La Présidence bulgare n’est pas parvenue à faire adopter par l’ensemble des ministres de l’Agriculture de l’UE, réunis lundi 19 mars à Bruxelles, des conclusions communes du Conseil sur l’avenir de la PAC après 2020. Jusqu’au bout, la question de la convergence externe (entre les niveaux d’aides directes dans les différents États membres), exigée par cinq États membres (Pologne, Slovaquie et les trois États baltes), a bloqué l’adoption de conclusions du Conseil et la Bulgarie a dû se résoudre à transmettre à la Commission européenne des conclusions de la Présidence. Ces conclusions vont alimenter la réflexion de la Commission qui prépare ses propositions législatives sur la PAC après 2020 pour fin mai-début juin.
Le ministre bulgare de l’Agriculture, Rumen Porodzanov, a souligné que ces conclusions étaient soutenues par 23 États membres et les cinq autres se sont seulement désolidarisés du texte sur un point. « Je ne dirais donc pas qu’il s’agit d’un échec », a-t-il précisé. « Vingt-trois États membres sur vingt-huit qui tombent d’accord sur un texte malgré [les divergences sur] la convergence [externe] c’est déjà un très bon résultat dans la mesure où nous ne connaissons pas le futur cadre financier pluriannuel (CFP) de l’UE », a confirmé le commissaire européen à l’Agriculture, Phil Hogan.

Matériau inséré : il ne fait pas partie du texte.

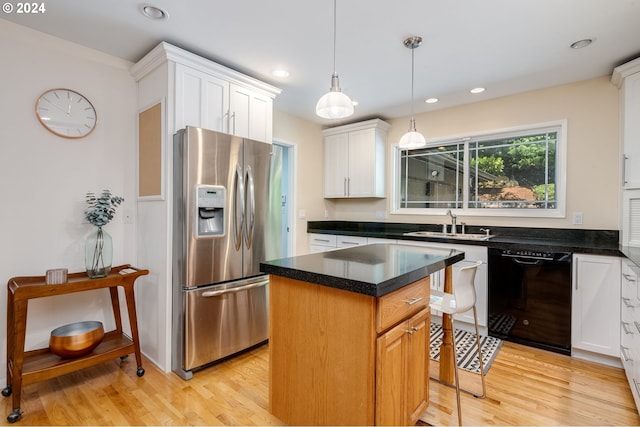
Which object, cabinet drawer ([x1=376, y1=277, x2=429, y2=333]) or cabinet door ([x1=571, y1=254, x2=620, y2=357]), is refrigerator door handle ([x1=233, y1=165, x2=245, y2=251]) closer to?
cabinet drawer ([x1=376, y1=277, x2=429, y2=333])

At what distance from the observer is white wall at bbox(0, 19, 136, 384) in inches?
84.0

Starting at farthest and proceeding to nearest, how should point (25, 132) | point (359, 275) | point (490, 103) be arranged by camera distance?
point (490, 103) < point (25, 132) < point (359, 275)

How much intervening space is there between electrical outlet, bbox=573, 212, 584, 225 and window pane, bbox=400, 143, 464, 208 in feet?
3.61

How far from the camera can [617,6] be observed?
1.89 m

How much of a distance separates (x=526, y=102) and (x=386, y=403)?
3335mm

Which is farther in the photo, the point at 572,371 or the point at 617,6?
the point at 572,371

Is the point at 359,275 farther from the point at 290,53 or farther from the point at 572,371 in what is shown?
the point at 572,371

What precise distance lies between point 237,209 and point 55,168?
1.36m

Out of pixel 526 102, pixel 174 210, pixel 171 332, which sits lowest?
pixel 171 332

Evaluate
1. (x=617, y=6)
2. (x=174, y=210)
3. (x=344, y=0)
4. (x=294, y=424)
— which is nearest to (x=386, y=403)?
(x=294, y=424)

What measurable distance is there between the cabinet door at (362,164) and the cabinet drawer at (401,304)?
8.18 feet

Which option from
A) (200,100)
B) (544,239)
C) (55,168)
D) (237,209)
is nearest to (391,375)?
(237,209)

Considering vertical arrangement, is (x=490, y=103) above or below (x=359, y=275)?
above

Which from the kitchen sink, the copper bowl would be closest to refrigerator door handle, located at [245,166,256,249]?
the copper bowl
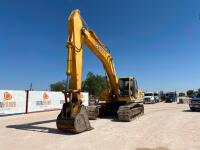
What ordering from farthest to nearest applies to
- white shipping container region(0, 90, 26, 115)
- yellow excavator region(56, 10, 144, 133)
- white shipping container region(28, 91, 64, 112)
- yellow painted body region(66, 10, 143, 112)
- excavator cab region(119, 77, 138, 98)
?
1. white shipping container region(28, 91, 64, 112)
2. white shipping container region(0, 90, 26, 115)
3. excavator cab region(119, 77, 138, 98)
4. yellow painted body region(66, 10, 143, 112)
5. yellow excavator region(56, 10, 144, 133)

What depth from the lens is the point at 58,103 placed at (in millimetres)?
27953

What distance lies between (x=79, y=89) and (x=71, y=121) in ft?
5.82

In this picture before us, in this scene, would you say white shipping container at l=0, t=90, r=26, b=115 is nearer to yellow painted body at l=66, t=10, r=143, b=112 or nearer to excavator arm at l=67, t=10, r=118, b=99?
yellow painted body at l=66, t=10, r=143, b=112

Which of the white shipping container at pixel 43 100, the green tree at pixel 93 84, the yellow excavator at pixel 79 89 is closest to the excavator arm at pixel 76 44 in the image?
the yellow excavator at pixel 79 89

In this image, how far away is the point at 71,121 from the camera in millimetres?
10727

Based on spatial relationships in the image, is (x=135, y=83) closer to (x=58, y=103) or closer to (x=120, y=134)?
(x=120, y=134)

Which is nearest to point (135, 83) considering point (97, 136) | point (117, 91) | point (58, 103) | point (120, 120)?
point (117, 91)

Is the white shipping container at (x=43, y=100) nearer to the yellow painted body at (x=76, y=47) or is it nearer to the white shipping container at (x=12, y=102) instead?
the white shipping container at (x=12, y=102)

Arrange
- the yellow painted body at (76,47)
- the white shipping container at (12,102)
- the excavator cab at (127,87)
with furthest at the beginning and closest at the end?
the white shipping container at (12,102), the excavator cab at (127,87), the yellow painted body at (76,47)

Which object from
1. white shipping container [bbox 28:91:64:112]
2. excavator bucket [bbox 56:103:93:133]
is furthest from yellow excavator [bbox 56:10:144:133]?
white shipping container [bbox 28:91:64:112]

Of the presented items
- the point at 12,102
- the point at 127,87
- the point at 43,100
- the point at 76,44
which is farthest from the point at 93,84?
the point at 76,44

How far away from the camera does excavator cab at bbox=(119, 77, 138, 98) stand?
17.6m

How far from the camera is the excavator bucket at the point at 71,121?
10.7 meters

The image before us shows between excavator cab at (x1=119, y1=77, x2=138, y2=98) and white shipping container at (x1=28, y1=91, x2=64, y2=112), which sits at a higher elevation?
excavator cab at (x1=119, y1=77, x2=138, y2=98)
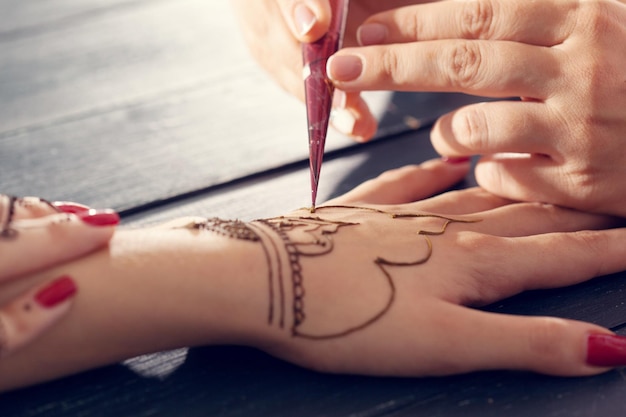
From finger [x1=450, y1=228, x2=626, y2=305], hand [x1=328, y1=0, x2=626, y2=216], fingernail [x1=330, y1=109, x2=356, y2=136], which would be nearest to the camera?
finger [x1=450, y1=228, x2=626, y2=305]

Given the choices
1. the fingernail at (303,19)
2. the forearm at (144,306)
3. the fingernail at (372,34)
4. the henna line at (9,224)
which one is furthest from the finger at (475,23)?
the henna line at (9,224)

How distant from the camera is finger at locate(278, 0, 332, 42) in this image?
3.31 ft

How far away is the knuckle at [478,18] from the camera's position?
3.27 feet

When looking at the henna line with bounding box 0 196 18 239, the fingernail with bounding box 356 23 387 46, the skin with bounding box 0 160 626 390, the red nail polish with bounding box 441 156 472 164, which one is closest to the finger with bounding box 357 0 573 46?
the fingernail with bounding box 356 23 387 46

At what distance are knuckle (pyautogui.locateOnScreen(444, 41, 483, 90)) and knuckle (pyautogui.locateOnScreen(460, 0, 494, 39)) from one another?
4 cm

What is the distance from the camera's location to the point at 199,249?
2.55 feet

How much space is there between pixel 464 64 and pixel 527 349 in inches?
17.3

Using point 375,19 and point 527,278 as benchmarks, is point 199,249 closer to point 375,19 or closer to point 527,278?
point 527,278

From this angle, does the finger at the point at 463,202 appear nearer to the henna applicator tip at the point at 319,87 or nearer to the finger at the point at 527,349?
the henna applicator tip at the point at 319,87

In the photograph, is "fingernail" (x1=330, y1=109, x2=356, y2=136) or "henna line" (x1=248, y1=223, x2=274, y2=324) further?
"fingernail" (x1=330, y1=109, x2=356, y2=136)

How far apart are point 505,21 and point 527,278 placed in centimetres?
39

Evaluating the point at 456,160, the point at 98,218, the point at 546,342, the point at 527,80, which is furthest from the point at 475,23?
the point at 98,218

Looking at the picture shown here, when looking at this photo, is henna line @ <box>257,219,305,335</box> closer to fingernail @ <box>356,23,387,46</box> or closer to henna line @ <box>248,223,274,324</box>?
henna line @ <box>248,223,274,324</box>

Sur la convergence externe, la Pologne, les pays baltes (en particulier la Lituanie) et la Slovaquie ont fortement insisté pour qu’un objectif de convergence externe rapide et complète soit inscrit dans le texte. Mais certains - Danemark, Pays-Bas, Suède, Italie, Autriche et, dans une moindre mesure, Belgique et Allemagne - ne voulaient pas que la moindre mention soit faite à ce dispositif qui dépend d’abord du cadre financier pluriannuel. Pour d’autres, comme la France, c’est le caractère « rapide et complet » de cette convergence qui pose problème, pas son principe. Mais aucune formulation qui satisfasse l’ensemble du Conseil n’a pu être trouvée. Au final les conclusions de la Présidence indiquent seulement que « les points de vue des États membres sur ce sujet diffèrent » et qu’il faudra de nouvelles « discussions dans le cadre des négociations sur le CFP ».
Un autre point a fait débat, bien que dans une moindre mesure : les aides couplées. Des délégations comme les Pays-Bas, la Suède, le Danemark et surtout l’Allemagne demandaient que le paragraphe concernant les paiements couplés (à une production) précise que ceux-ci devaient rester limités. L’Allemagne est le seul État membre à avoir totalement supprimé ce type d’aides. Mais la plupart des États membres sont en faveur de ce dispositif. Comme l’a souligné le commissaire européen Phil Hogan à la sortie de la réunion : « Seule l’Allemagne n’en veut pas. Mais les autres le soutiennent et ce sera reflété par la proposition législative de la Commission. »
Au-delà de ces divergences, les États membres sont globalement d’accord pour un nouveau modèle de mise en œuvre (subsidiarité), mais soulignent qu’il faudra faire attention à ne pas « fragmenter » la PAC.
L’ONG Greenpeace a regretté que les ministres de l’Agriculture n’aient pas abordé les impacts environnementaux et sanitaires du système agricole européen et, en particulier, de son secteur intensif de la viande et du lait, responsable « à hauteur de 17 % des émissions de gaz à effet de serre de l’UE et qui constitue une source majeure de pollution de l’eau, du sol et de l’air ».